### DATA FOR THE TASK
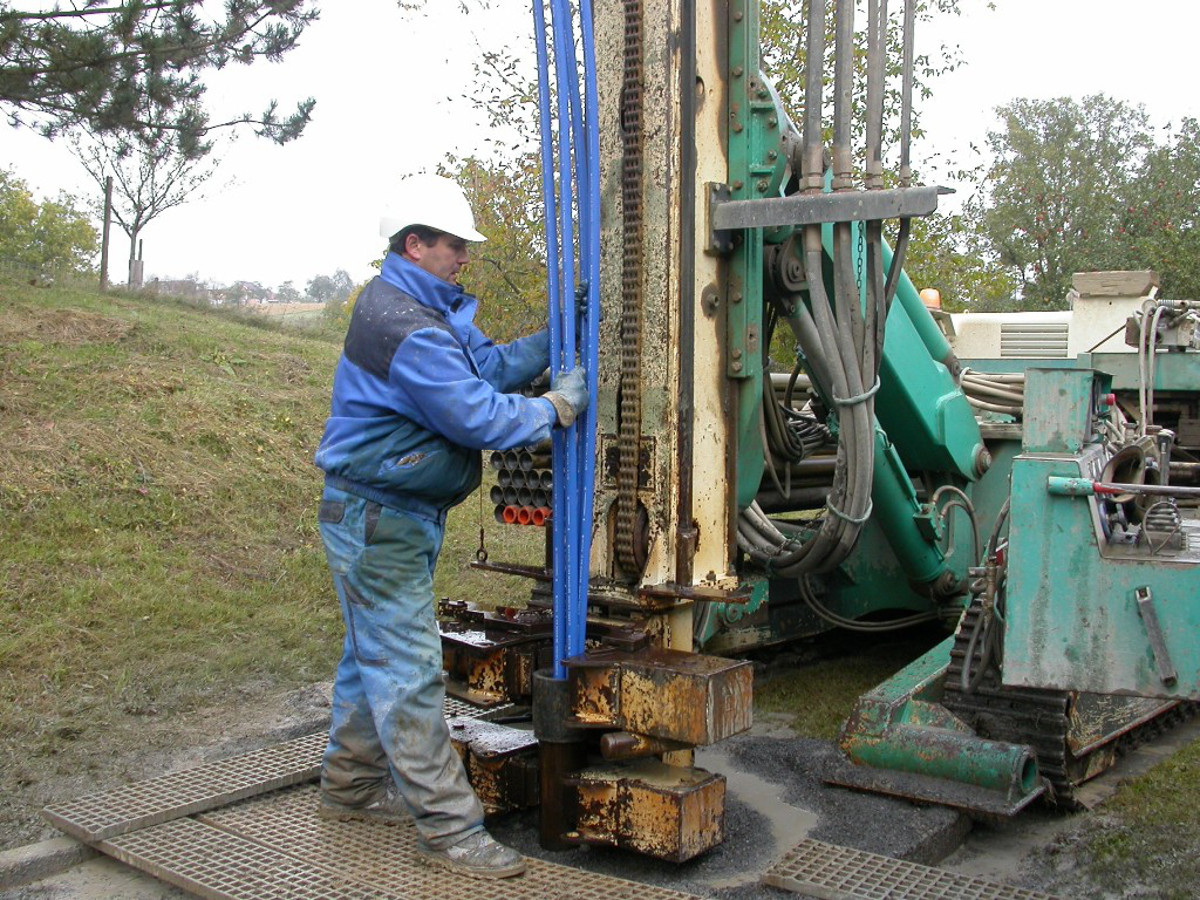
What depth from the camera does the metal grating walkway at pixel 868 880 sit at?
3371 millimetres

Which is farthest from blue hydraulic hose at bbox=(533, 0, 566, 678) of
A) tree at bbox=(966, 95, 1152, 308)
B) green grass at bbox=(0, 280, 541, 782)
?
tree at bbox=(966, 95, 1152, 308)

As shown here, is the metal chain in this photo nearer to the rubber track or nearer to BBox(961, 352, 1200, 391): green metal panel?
the rubber track

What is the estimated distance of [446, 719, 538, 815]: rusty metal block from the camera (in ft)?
13.0

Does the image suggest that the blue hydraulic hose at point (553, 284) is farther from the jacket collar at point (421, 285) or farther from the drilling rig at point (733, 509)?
the jacket collar at point (421, 285)

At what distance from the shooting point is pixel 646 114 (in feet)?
12.7

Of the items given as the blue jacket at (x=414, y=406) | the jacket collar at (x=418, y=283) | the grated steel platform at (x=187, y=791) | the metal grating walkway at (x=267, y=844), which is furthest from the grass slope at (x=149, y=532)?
the jacket collar at (x=418, y=283)

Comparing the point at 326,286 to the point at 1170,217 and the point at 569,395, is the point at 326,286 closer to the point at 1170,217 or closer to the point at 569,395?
the point at 1170,217

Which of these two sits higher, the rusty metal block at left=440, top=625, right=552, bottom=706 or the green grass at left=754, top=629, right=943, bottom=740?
the rusty metal block at left=440, top=625, right=552, bottom=706

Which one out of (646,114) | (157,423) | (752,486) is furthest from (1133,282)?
(157,423)

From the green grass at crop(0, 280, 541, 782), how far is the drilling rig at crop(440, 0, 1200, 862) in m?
2.21

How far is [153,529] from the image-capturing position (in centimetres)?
784

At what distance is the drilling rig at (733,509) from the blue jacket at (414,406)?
298 millimetres

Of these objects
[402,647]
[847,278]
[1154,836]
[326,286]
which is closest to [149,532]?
[402,647]

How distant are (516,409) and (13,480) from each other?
5397 mm
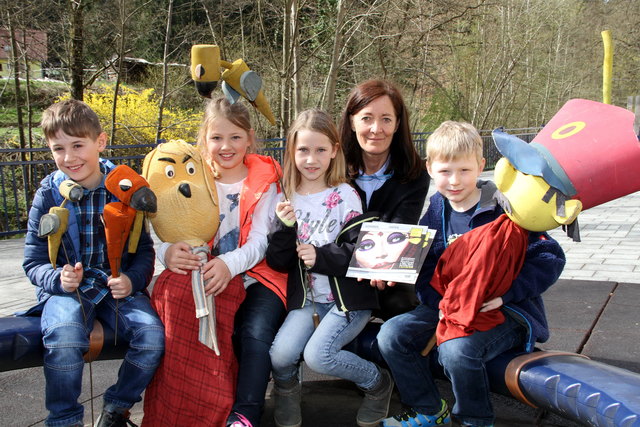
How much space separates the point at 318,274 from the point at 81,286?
1048mm

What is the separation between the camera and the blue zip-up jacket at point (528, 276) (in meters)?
2.43

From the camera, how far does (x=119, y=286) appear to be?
2568mm

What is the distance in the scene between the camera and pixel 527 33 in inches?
707

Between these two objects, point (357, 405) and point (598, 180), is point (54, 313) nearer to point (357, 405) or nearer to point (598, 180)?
point (357, 405)

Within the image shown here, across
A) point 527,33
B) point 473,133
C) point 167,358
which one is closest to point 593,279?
Result: point 473,133

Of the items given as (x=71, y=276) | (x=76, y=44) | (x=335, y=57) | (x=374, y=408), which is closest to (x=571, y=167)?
Result: (x=374, y=408)

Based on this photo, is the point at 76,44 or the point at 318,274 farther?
the point at 76,44

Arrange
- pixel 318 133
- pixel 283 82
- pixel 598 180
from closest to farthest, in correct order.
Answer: pixel 598 180
pixel 318 133
pixel 283 82

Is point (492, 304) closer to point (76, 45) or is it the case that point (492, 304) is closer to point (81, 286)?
point (81, 286)

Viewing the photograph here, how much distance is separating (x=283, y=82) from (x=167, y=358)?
9.57 metres

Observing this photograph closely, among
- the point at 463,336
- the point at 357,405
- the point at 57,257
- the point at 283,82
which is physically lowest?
the point at 357,405

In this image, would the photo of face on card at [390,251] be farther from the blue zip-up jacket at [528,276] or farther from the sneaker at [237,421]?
the sneaker at [237,421]

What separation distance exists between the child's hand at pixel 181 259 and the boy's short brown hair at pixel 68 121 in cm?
64

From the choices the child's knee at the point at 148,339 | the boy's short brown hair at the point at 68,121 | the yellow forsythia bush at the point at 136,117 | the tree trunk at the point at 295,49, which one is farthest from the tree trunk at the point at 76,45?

### WHAT TO WORK ON
Convert every line of the data above into a numbered list, omitting blank lines and leaving out the pictures.

### TASK SOLUTION
1. What depth from the camera does the metal grating walkway at pixel 868 880 sit at?
2. 3371 millimetres
3. Which is farthest from blue hydraulic hose at bbox=(533, 0, 566, 678) of
4. A) tree at bbox=(966, 95, 1152, 308)
5. B) green grass at bbox=(0, 280, 541, 782)
6. ?
7. tree at bbox=(966, 95, 1152, 308)
8. As shown here, is the metal chain in this photo nearer to the rubber track or nearer to BBox(961, 352, 1200, 391): green metal panel?
9. the rubber track
10. What is the estimated distance of [446, 719, 538, 815]: rusty metal block from the camera (in ft)?
11. 13.0
12. Does the image suggest that the blue hydraulic hose at point (553, 284) is farther from the jacket collar at point (421, 285) or farther from the drilling rig at point (733, 509)?
13. the jacket collar at point (421, 285)
14. At what distance from the shooting point is pixel 646 114 (in feet)?
15. 12.7
16. Of the items given as the blue jacket at (x=414, y=406) | the jacket collar at (x=418, y=283) | the grated steel platform at (x=187, y=791) | the metal grating walkway at (x=267, y=844), which is furthest from the grass slope at (x=149, y=532)?
17. the jacket collar at (x=418, y=283)
18. Comparing the point at 326,286 to the point at 1170,217 and the point at 569,395, is the point at 326,286 closer to the point at 1170,217 or closer to the point at 569,395?
19. the point at 1170,217
20. Which of these two sits higher, the rusty metal block at left=440, top=625, right=552, bottom=706 or the green grass at left=754, top=629, right=943, bottom=740?
21. the rusty metal block at left=440, top=625, right=552, bottom=706
22. Which one out of (646,114) | (157,423) | (752,486) is furthest from (1133,282)?
23. (157,423)
24. From the green grass at crop(0, 280, 541, 782), how far is the drilling rig at crop(440, 0, 1200, 862) in m?
25. 2.21
26. How far is [153,529] from the image-capturing position (in centimetres)?
27. 784
28. At what distance is the drilling rig at (733,509) from the blue jacket at (414,406)?
29. 298 millimetres
30. Of these objects
31. [402,647]
32. [847,278]
33. [1154,836]
34. [326,286]
35. which is closest to [149,532]?
36. [402,647]
37. How distant are (516,409) and (13,480) from each other?
38. 5397 mm
39. How much space separates the point at 318,274 from the point at 81,286?
40. 1048mm
41. What is the separation between the camera and the blue zip-up jacket at point (528, 276) (in meters)?
42. 2.43
43. From the camera, how far does (x=119, y=286) appear to be?
44. 2568mm
45. What is the distance in the scene between the camera and pixel 527 33 in inches?
46. 707
47. Between these two objects, point (357, 405) and point (598, 180), is point (54, 313) nearer to point (357, 405) or nearer to point (598, 180)?
48. point (357, 405)
49. Within the image shown here, across
50. A) point 527,33
51. B) point 473,133
52. C) point 167,358
53. which one is closest to point 593,279?
54. Result: point 473,133
55. Of the items given as (x=71, y=276) | (x=76, y=44) | (x=335, y=57) | (x=374, y=408), which is closest to (x=571, y=167)?
56. Result: (x=374, y=408)
57. Based on this photo, is the point at 76,44 or the point at 318,274 farther?
58. the point at 76,44
59. Arrange
60. - pixel 318 133
61. - pixel 283 82
62. - pixel 598 180
63. from closest to farthest, in correct order.
64. Answer: pixel 598 180
65. pixel 318 133
66. pixel 283 82
67. Is point (492, 304) closer to point (76, 45) or is it the case that point (492, 304) is closer to point (81, 286)?
68. point (81, 286)
69. Viewing the photograph here, how much distance is separating (x=283, y=82) from (x=167, y=358)?
70. 9.57 metres
71. Observing this photograph closely, among
72. - the point at 463,336
73. - the point at 357,405
74. - the point at 57,257
75. - the point at 283,82
76. which is physically lowest?
77. the point at 357,405
78. In this image, would the photo of face on card at [390,251] be farther from the blue zip-up jacket at [528,276] or farther from the sneaker at [237,421]?
79. the sneaker at [237,421]
80. What separation distance exists between the child's hand at pixel 181 259 and the boy's short brown hair at pixel 68 121 in cm?
81. 64
82. From the choices the child's knee at the point at 148,339 | the boy's short brown hair at the point at 68,121 | the yellow forsythia bush at the point at 136,117 | the tree trunk at the point at 295,49, which one is farthest from the tree trunk at the point at 76,45?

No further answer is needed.